Objective 1 ::
Answer these from the article on Vasilis Karagiannis:
(a) In what place was he born?
(b) Which club did he manage in 2013?
(c) In what year did he move to Diagoras?
Objective 2 :: Translate this sentence from the article on Vasilis Karagiannis into Spanish: "In 1988, he moved to the first division club, Diagoras."
Objective 3 :: Carry on the article on Vasilis Karagiannis from the point where it ends.

## Start Source extract

Vasilis Karagiannis

Personal information
- Full name: Vasilios Karagiannis
- Date of birth: 27 September 1969 (age 56)
- Place of birth: Rhodes, Greece
- Height: 1.80 m (5 ft 11 in)
- Position: Goalkeeper

Youth career
- –1988: AO Lindos Rodos

Senior career*
- Years: Team / Apps / (Gls)
- 1988–1993: Diagoras / 7^{[a]} / (0^{[a]})
- 1992–1993: → Pontioi Veria (loan)
- 1993–1999: AEK Athens / 16 / (0)
- 1999: Ethnikos Piraeus / 1 / (0)
- 2000: Diagoras
- 2005: Kleovoulos Lindos
- Total:  / 24 / (0)

Managerial career
- 2013: Kleovoulos Lindos

= Vasilis Karagiannis =

Greek footballer (born 1969)

Vasilis Karagiannis (Βασίλης Καραγιάννης; born 27 September 1969) is a Greek former professional footballer who played as a goalkeeper and later a manager.

==Club career==
Karagiannis began his football career with his local club AO Lindos Rodos. In 1988, he moved to the first division club, Diagoras. In 1992, he agreed to join AEK Athens the following summer and was subsequently loaned to Pontioi Veria for the rest of the season.

## End Source extract
## Start Raw data

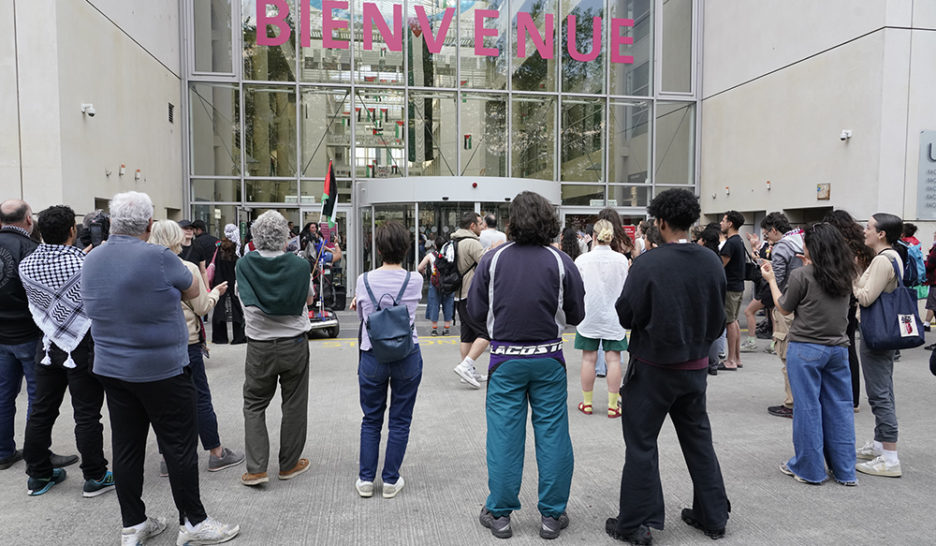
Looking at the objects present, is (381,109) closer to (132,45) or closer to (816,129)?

## End Raw data
## Start Raw data

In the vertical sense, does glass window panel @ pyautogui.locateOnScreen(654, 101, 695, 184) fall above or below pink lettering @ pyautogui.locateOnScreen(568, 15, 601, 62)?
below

## End Raw data
## Start Raw data

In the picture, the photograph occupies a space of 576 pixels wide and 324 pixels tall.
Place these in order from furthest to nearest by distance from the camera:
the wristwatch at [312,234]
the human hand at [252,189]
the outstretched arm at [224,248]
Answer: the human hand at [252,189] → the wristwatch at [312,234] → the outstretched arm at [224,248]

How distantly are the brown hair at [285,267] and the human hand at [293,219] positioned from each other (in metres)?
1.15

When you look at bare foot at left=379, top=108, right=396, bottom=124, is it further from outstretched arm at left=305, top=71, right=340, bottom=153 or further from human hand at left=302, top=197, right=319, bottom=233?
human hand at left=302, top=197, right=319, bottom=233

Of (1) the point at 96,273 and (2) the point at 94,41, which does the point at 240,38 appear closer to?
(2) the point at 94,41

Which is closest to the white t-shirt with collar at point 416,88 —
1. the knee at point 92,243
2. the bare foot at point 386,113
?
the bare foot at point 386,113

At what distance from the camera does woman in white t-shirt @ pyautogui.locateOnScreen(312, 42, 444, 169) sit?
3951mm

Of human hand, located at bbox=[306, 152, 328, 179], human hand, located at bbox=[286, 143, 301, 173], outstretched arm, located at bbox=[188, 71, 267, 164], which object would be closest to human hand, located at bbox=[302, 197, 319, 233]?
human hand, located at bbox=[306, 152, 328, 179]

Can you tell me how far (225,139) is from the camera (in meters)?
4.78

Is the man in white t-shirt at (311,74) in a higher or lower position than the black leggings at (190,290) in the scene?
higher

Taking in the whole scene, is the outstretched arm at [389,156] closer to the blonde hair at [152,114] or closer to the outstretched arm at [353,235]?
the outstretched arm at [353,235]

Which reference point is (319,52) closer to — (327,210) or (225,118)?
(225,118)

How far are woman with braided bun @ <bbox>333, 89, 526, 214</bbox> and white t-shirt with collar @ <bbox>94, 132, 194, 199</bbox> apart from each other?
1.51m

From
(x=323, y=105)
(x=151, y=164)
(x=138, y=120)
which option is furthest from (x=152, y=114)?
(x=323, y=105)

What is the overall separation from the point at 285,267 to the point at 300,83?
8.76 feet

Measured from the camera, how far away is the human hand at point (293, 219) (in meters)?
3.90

## End Raw data

Expected output 1 ::
(a) Rhodes, Greece
(b) Kleovoulos Lindos
(c) 1988

Expected output 2 :: En 1988, se trasladó al club de primera división, el Diagoras.

Expected output 3 ::
In the summer of 1993, his transfer to AEK was eventually completed for a fee of 20 million drachmas. There, he served primarily as a second-choice goalkeeper behind Ilias Atmatsidis. On 28 October 1995, he conceded a long-range free-kick goal from Chris Kalantzis in AEK's 1–1 home league draw against Olympiacos. In the summer of 1997, Karagiannis was involved in an incident during AEK's first training session of the season, when supporters attacked him alongside the club's president, Alexis Kougias, following earlier comments he had made concerning teammate Toni Savevski and former manager Petros Ravousis. In March 1999, he was left out of the squad after filing a claim against the club, alongside Georgios Donis over unpaid wages. In April, efforts by AEK and Karagiannis to reach a settlement in order to withdraw his claim did not change the player's status within the team. During his spell at the club, he won a Championship, two Cups and a Greek Super Cup.

In the summer of 1999, Karagiannis left AEK and on 30 July he signed for the second division club, Ethnikos Piraeus. There he managed to make a league and a Cup appearance, before being released in October. In 2000 he returned to Diagoras playing in the local divisions of Rhodes. He continued his career at an amateur level, playing for Kleovoulos Lindos in 2005 before retiring as a footballer.

==Managerial career==
Karagiannis became involved in coaching, although he did not manage a club in a professional division. In 2013, he was the manager of Kleovoulos Lindos.

==Honours==

AEK Athens
- Alpha Ethniki: 1993–94
- Greek Cup: 1995–96, 1996–97
- Greek Super Cup: 1996

==Notes==

 a. Only first division stats.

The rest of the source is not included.